The directive itself is also something of a Christmas tree, covering areas from how many minutes of advertising are permitted in an hour or a day, rules on product placement and sponsorship, the protection of minors, and how much content must come from European sources.

In Ireland, the directive was not simply transposed, and instead the proposed media bill had attracted several domestic amendments on issues such as cyberbullying. In addition to integrating measures from a planned Broadcasting Bill from 2019 which had fallen by the wayside following the 2020 general election.

The end result is a clanking behemoth, lurching through the Oireachtas and towards Áras an Uachtaráin to be signed.

The bill proposes a new commission, to replace the Broadcasting Authority of Ireland (BAI), but with a much broader remit. The BAI itself has become a Christmas tree regulator in the last decade, given roles in everything from assessing the competition impacts of media mergers to ruling on how to ensure balanced coverage of elections and referendum votes. The new law could compound this, as “audio-visual services” extend far beyond what RTÉ, TG4 or Virgin broadcast, and could theoretically encompass everything from YouTube channels and podcasts to Instagram and TikTok video shorts.

An explanatory note in the proposed legislation does state that while there will be a “system of registration for relevant demand audiovisual media services”, and the power to prosecute for non-registration, this provision is “not intended to penalise individuals who unwittingly create small scale On- Demand Audiovisual Media Services (ODAVMS) where the risk of harm from such services remains low.”

However, that simply invites the question of where such a risk threshold lies, and once the principle of such registration is introduced, it can be moved by subsequent primary legislation, or even a statutory instrument. Does it cover major podcasters, or does the degree of harm make a difference? Is a comic book reviewer with 10,000 subscribers more or less of a public menace than a far-right conspiracy theorist with a tenth that many followers spreading anti-Semitic hatred or disinformation about vaccines?

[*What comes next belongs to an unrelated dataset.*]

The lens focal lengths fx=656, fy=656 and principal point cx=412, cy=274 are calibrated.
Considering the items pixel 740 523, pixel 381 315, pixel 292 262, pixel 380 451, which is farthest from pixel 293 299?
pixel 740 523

Martin McMahon, known for the Echo Chamber podcast, the flagship programme produced by the Tortoise Shack hub, believes the proposals may be “unpoliceable”. A typical episode of the podcast attracts an average of 30,000 downloads an audience share many smaller local radio stations would envy. “It’s a bit of a pig in a poke really, you don’t know what you’re going to get or what obligations will be put on you.”

“I’m not averse to coming under an umbrella,” McMahon says. “What I am averse to is coming under an umbrella which stops us doing what we’re already doing.”

“Then again,” he adds, “if I do come under an umbrella, can I have a share of the licence fee please?”